White River Road by Philip Fitzpatrick, Independently Published, 2018, 274 pages, ISBN: 978-1723947087, US$10.35 (hardcopy) from Amazon, US$1.00 (digital) from Kindle
NOOSA – Seventy-three year old Jack McAllister is sitting brooding in his nondescript unit in a small coastal town when a small black and white dog arrives on his doorstep and refuses to go away.
At the same time a lawyer’s letter arrives telling him that his long lost brother has died and left him an old house in a remote river valley.
Jack takes the dog to investigate and decides to settle in the valley with high hopes of living out his days in pleasant isolation.
The eccentric inhabitants of the valley welcome him into their lives and everything looks good. But as Jack knows, good things seldom last long, especially when it involves land rights and mining.
As he reluctantly becomes involved in the fight to save the valley he begins to learn about the intermeshed secrets of his neighbours.
Slowly and inevitably their secrets become his secrets and their struggle becomes his struggle.
In the process Jack learns that change simply means swapping one set of problems for another and that happiness in isolation in the modern world is an illusion.
While the genesis of the circumstances in which the main characters interact was born of a savage and brutal massacre this is a gentle novel. There is no violence and no sex. Gratuity is unnecessary.
It is an exploration of what happens to simple, everyday lives when unusual circumstances prevail, when things that are supposed to work don’t work and when accepted norms are subverted for personal gain.
It is those simple human things that provide the drama.
This is a story for our time and its source in the clash of people’s values with their behaviour is one that continues to bedevil humanity, whether in the backblocks of Australia or Waigani’s Haus Tambaran.

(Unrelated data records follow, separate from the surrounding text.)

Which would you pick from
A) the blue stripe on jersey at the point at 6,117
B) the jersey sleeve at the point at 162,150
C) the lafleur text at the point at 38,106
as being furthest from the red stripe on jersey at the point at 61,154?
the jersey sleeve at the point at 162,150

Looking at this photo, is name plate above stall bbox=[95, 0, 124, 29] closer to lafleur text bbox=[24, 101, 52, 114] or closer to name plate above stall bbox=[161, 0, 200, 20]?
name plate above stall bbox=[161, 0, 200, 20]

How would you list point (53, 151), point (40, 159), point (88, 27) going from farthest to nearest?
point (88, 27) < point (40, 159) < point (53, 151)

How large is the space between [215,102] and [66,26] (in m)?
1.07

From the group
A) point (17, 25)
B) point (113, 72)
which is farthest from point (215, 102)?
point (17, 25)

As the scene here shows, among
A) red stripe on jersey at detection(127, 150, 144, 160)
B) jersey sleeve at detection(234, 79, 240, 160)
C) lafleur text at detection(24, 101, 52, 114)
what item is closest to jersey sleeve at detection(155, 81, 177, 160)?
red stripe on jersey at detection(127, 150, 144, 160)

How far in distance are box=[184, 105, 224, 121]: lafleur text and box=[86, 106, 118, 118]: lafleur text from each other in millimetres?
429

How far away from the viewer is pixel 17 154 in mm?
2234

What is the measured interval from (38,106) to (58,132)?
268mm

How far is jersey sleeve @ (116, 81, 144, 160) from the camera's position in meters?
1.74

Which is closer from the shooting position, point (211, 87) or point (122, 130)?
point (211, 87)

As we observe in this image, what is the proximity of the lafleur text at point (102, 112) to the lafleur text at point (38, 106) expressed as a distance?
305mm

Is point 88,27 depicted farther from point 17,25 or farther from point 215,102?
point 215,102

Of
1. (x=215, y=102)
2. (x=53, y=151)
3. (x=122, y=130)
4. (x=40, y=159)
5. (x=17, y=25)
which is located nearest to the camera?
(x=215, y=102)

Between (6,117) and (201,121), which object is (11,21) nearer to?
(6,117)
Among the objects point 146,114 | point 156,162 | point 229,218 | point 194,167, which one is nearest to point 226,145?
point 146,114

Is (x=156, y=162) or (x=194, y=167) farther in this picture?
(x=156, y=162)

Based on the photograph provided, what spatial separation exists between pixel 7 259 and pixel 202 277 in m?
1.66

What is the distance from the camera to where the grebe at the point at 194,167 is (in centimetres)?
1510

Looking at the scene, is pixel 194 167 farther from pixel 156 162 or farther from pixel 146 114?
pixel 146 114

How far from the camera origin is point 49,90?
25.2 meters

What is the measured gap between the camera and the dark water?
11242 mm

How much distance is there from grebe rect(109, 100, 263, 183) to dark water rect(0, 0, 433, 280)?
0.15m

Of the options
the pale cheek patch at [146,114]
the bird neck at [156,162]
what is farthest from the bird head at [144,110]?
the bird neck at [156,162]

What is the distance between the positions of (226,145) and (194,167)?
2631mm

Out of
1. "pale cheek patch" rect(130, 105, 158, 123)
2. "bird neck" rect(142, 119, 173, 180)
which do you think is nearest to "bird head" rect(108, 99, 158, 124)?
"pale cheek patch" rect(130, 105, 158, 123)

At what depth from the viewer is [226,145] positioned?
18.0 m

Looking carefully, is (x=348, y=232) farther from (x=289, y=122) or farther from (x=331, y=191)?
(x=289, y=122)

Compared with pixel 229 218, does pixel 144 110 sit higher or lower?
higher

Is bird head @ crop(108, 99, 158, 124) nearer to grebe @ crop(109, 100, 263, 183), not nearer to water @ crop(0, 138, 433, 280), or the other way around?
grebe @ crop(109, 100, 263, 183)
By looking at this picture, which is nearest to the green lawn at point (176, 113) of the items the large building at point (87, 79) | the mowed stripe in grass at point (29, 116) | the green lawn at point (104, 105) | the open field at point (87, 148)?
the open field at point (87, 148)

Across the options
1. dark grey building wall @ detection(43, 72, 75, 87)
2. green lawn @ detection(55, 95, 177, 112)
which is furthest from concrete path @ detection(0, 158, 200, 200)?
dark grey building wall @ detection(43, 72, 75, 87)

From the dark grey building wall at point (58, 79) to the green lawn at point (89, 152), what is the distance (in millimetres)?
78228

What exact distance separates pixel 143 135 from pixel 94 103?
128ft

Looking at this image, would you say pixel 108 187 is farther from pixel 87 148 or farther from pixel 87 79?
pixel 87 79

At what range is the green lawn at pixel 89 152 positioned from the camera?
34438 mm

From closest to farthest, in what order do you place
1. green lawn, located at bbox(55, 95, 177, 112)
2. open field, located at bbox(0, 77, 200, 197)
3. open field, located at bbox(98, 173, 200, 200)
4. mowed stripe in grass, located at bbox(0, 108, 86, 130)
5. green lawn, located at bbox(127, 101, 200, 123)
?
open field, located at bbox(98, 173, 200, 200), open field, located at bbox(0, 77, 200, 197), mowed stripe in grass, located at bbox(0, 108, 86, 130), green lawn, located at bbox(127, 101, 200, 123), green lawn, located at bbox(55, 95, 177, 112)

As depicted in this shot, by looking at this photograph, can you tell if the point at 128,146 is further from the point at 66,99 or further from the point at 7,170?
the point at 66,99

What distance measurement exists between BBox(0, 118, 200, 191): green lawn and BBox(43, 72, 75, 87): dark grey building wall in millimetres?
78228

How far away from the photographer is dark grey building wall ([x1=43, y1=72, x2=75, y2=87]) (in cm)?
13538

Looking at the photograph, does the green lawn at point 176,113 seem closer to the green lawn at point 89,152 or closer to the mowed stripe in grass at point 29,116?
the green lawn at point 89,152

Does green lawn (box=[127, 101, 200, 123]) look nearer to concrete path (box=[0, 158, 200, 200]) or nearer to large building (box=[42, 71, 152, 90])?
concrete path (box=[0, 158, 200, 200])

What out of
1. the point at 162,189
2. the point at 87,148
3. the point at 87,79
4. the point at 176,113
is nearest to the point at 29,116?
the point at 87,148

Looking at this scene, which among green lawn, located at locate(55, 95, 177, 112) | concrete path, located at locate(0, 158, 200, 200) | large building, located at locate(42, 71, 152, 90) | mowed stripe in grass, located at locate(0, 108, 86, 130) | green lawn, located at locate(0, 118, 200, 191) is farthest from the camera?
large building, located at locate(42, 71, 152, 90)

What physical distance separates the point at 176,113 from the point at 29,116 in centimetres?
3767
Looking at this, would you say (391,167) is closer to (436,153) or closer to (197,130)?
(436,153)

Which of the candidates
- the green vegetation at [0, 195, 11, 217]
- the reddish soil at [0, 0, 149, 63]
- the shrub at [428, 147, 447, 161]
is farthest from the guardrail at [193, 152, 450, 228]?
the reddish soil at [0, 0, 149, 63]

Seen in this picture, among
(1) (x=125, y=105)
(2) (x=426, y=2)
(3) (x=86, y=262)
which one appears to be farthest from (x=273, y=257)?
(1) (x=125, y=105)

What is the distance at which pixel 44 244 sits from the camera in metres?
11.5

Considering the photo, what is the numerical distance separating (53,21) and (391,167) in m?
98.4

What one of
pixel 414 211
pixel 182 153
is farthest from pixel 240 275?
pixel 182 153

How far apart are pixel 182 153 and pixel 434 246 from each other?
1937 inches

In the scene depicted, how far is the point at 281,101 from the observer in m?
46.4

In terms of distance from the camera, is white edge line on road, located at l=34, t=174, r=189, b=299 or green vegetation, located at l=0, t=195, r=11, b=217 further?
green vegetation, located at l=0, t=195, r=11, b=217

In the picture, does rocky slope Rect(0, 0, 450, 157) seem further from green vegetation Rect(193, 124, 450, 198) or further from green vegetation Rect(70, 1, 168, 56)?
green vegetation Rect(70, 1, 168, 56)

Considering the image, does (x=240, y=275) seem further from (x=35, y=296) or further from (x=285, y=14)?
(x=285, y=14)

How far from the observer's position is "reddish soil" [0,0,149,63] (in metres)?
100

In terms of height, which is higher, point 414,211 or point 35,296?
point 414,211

“Wisdom is the essential ingredient,” essayist James F Berry has observed. “Wisdom combined with a generous portion of neighbourly love, and a sense of community that includes the entire life system.”
Perhaps that’s a theme for Phil Fitzpatrick’s next book. In the meantime this compassionate, elegant novel takes his writing in a slightly different direction as he deals with those complex issues that confront us all in a world having difficulty coming to grips with itself and the meaning of its past.